Cacia prepara acciones legales contra decreto del MEP

De verbo directo, Marco Cercone, presidente de la Cámara Costarricense de la Industria Alimentaria (Cacia), no se anda con florituras para calificar el decreto con que el Ministerio de Educación quiere poner a dieta la oferta en sodas de escuelas y colegios públicos. Ridículo y excesivo son sus adjetivos predilectos.

Lo que no le parece ridículo es el objetivo de luchar por reducir el 20% de obesidad infantil que registra Costa Rica.

La coincidencia en lo loable de la meta, no evitará que la Cámara eche mano de todos los instrumentos legales a su alcance para detener la implementación del decreto, publicado en el periódico oficial La Gaceta el 12 de enero.

Estas nuevas normas evitarán que dentro de escuelas y colegios públicos se vendan alimentos cocinados mediante la inmersión en aceite, sándwiches con más de dos cucharaditas de mayonesa, o aderezos con grasas trans.

Hasta aquí todo bien. La discordia se debe al artículo 15 del decreto que regula los alimentos empacados. Gaseosas –hasta las light –, bocadillos que tengan como primer ingrediente azúcares o grasa, alimentos preparados con grasas parcialmente hidrogenadas y los productos que no tengan en sus paquetes la información nutricional, entre otros, quedan desterrados.

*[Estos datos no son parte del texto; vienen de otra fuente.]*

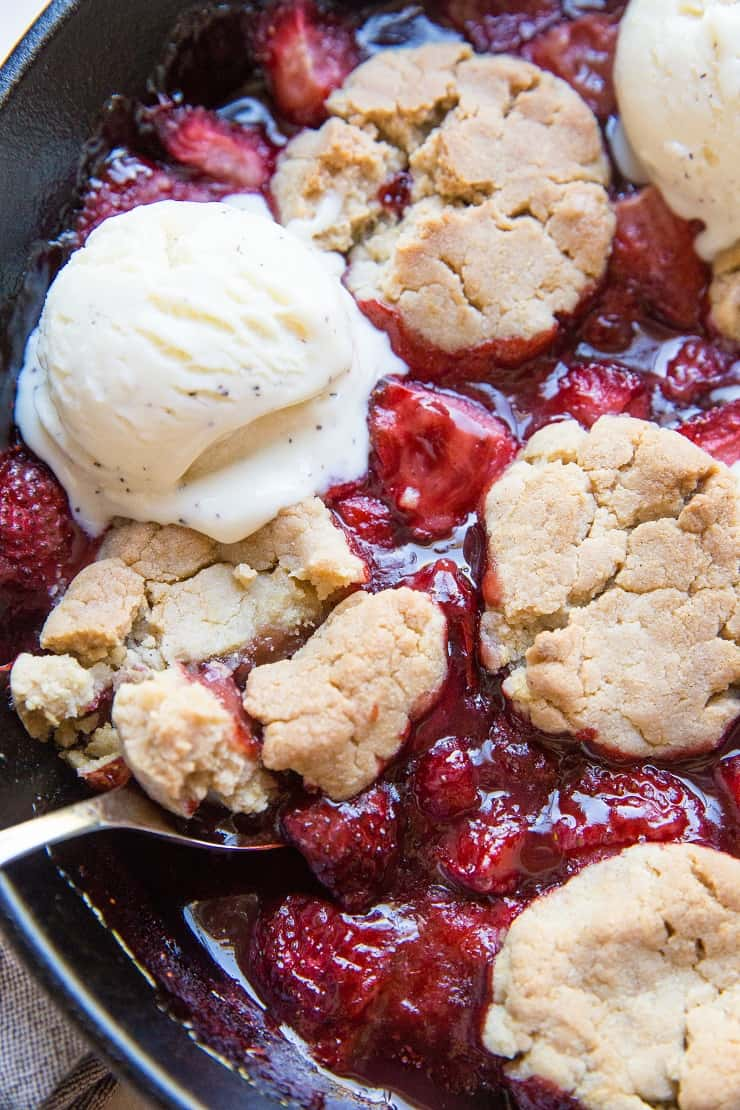 Vegan Strawberry Cobbler - gluten-free, refined sugar-free healthy dessert recipe!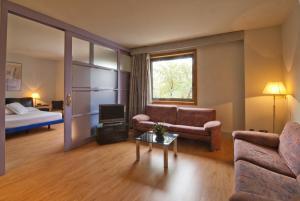 A seating area at Hotel Sercotel Domo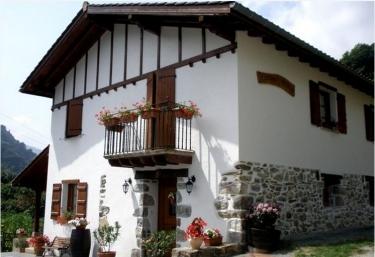 Casa Erlanio - Valcarlos/luzaide, Navarra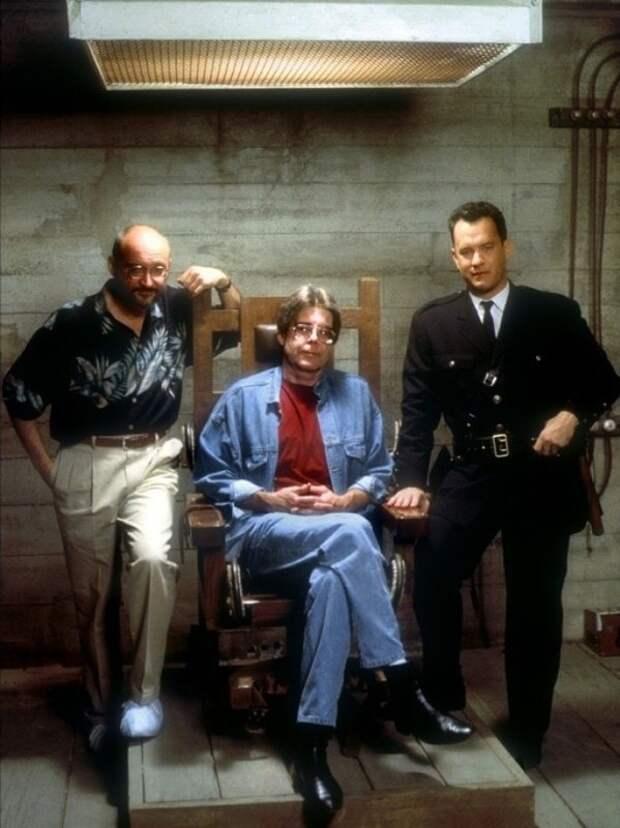 Фрэнк Дарабонт, Стивен Кинг и Том Хэнкс на съёмках «Зелёной мили».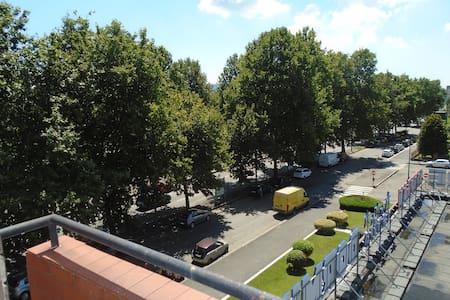 appartamento soleggiato 3 piano con ascens traspar - Apartment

El objetivo manifiesto de Cacia no es proteger las ventas en los colegios; sino librar a la industria de la imagen que se le quiere endosar del “malo de la película” en la lucha contra la pandemia de la obesidad. Y para lograrlo, se enrumban hacia los tribunales.

¿Cuales alternativas legales examinan?

Tenemos de varios tipos. Vamos a usar las que encontremos. El decreto es excesivo en el tema regulatorio. Además, este decreto le está dando una imagen a los alimentos que nosotros no podemos aceptar.

¿Cuánto representan las ventas en las sodas escolares para la industria?

Realmente no es un tema de ventas. En una compañía, no representan ni el 5% de las ventas totales.

Si es tan poco, ¿por qué arriesgarse a crear una mala imagen al oponerse?

Porque están haciéndole un daño a la imagen de la marca y eso trasciende en mucho la afectación en ventas. Si el Ministro que nos regula en educación y la Ministra de Salud dicen que este o aquel producto es malo para que un chiquito se los coma en la escuela, se puede extender a que es malo para comer en cualquier lado. Los productos no son malos o buenos; lo que es malo es el exceso.

¿No hay alimento malo? Aunque tenga mucha azúcar, mucha grasa, aunque sea frito...

Producido por la industria alimentaria, no. Se lo pregunto a usted. Usted cree que comerse un chocolate es malo, un chicle, un confite que son puro azúcar. No son alimentos malos. Lo malo es comérselo en exceso, o no lavarse los dientes después de eso.

Usted dijo que un decreto prohibitivo no es un instrumento adecuado para luchar contra la obesidad infatil; entonces ¿cuál es?

Nosotros tenemos un plan. Este es un proyecto viejo, tenemos muchos años de pelear esto. Viene un ministro tras otro y trata de prohibir, porque es una ola que viene con los gringos, aunque distinta.

“En Estados Unidos, regularon la comida que el Gobierno le da en los comedores a los niños, nosotros no tenemos esos comedores. Si el Ministro (Leonardo Garnier, de Educación) quiere darles de comer y él está pagando, puede y debe cambiar menús de escuelas y colegios. Aquí estamos hablando de otra cosa; son pulperías dentro de una escuela. ¿Cuál es la alternativa? Nosotros hablamos de alternativas con la Presidenta, con la Ministra de Salud y el Ministro de Educación”.

¿Cuál es esa alternativa?

Nosotros tenemos un programa de cinco ejes, donde el cambio tiene que ser gradual y a largo plazo. El problema es que tenemos un 20% de obesidad infantil. Esos chiquitos dentro de 10 años son adultos con diabetes, hipertensión y que los va a tener que tratar la Caja de Seguro Social.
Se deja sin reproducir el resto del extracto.